Passage given:
• • •
Customer’s first, you see that emblazoned on lots of signs. How many companies really put their customers first though? A customer centric, data driven approach really is the only way to ensure that you’re consistently improving retention and staying ahead of the competition.

Understanding how your customers feel about your services is more than just a touchy feely HR excersize, it’s essential to your strategy. “I think it comes back to the essential reason as to why we want the data. To improve our business decisions. Too many decisions get made on intuition and gut feeling, rather than numbers, research and facts.” says Jori (Director APAC, Regus)

Using customer insights to create more relevant messaging

After running a survey with Survey Monkey, using an audience panel of 1000, they discovered that there were a lot of people that weren’t familiar with the brand. The survey delved into what influenced their choice of workspace. “That data helped us translate and change the messaging to specifically mention those aspects. What ‘they were looking for needed to be in the messaging, so that we could create that ‘click’.” Jori emphatically says “Knowing what your customer is looking for is critical to getting your messaging right.”

“The survey highlighted that we need to be heavily localized. Locally relevant.” Whilst many brands have a global identity, knowing who you’re serving in each local market, what their needs are, and how you can adjust your messaging to them, is very important.

As an example of how their messaging has changed, their previous (Google AdWords) campaigns had language that was focused on their global network. That has since been changed to talk about their local branch network first and only mention their global network at the end. The exercise paid off, with the localized advert content driving measurably more leads and better conversions.

The insights from the survey, and positive results from their initial localization efforts – have had an impact on their marketing across the board. There’s been change in everything from their marketing photography (using local models), to the text copy (local emphasis, local place names), right down to the keywords and core messages (why their customers buy their services in a particular country).

Your customers already know what they want

Customer feedback can have an impact well beyond just your messaging though. Your customer feedback can be leveraged to drive improvement across your business. Don’t just use one customers fancy ideas though – real insights are grounded in solid data from thousands of clients. It should hopefully feature helpful data points like “percentage of customers interested”, and weighted opinions on “would probably buy”. Which is why asking the right questions, and conducting a proper analysis on the traditional ‘feedback form’ is more important than ever before.

Customer feedback is a mountain of wealth. Use it not just to improve existing services, but as a key driver to introduce entirely new products. “It’s why we decided to partner with WiFi hotspot & airline lounge providers.”

So what does this mean for your marketing & your business?

Do not underestimate the value of data. Investigate. Even if you have an instinct, and a wealth of industry experience. Your investigation doesn’t need to be complicated, just ask a few hundred people and look for clear trends. A bigger audience is better, but a clear trend doesn’t really change with varying sample sizes. Good customer data will give your marketing clear direction, if you’re start-up it might even give you clear business direction. As Jori says “Before you build a product, build customers. Be product minded. We see a lot of startups build products, assuming that once they launch they’ll acquire customers – only to realize that they have a product no one wants. I think its essential that you know who your customers are, and those customers that you test how they respond to the product ideas, whether they’ll purchase, and whether your product solves the customers problem.”
• • •
The task: In the passage about customer data, what did the language of the earlier Google AdWords campaigns focus on? Rely only on the passage about customer data when you answer.
• • •
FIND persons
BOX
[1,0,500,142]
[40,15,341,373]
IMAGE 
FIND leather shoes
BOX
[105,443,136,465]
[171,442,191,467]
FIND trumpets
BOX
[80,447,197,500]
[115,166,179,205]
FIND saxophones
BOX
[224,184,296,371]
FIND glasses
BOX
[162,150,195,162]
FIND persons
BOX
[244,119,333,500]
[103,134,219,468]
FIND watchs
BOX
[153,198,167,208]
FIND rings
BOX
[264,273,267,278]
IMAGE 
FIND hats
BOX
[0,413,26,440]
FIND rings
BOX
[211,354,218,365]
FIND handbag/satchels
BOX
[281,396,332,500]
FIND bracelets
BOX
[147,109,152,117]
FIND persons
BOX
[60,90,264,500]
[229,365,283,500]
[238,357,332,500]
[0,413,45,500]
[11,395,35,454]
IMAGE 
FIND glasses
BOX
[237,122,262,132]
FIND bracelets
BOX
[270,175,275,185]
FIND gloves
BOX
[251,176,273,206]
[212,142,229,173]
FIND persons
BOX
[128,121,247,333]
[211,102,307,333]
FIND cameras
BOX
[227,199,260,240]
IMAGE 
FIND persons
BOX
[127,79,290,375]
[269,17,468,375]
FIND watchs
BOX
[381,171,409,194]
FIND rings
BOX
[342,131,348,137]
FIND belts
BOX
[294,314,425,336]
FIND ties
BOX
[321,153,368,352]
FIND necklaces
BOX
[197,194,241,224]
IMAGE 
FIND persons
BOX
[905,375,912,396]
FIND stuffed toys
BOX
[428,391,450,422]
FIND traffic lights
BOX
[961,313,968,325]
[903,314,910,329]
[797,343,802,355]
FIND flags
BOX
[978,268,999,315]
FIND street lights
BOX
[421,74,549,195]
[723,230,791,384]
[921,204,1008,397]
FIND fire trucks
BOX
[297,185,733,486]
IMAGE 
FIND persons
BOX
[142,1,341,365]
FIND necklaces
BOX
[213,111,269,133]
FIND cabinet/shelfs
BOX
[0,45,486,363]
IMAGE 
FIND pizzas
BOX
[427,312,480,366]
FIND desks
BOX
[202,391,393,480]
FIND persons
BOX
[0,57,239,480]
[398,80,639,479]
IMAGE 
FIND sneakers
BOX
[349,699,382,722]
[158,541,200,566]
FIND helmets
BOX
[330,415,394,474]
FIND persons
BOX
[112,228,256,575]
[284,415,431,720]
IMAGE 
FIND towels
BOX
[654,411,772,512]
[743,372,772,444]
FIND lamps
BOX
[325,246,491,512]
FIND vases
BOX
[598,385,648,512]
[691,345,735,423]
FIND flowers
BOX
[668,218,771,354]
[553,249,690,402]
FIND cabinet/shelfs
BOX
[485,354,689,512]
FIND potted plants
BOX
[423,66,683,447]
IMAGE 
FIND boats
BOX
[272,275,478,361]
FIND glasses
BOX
• • •
The output: It focused on their global network.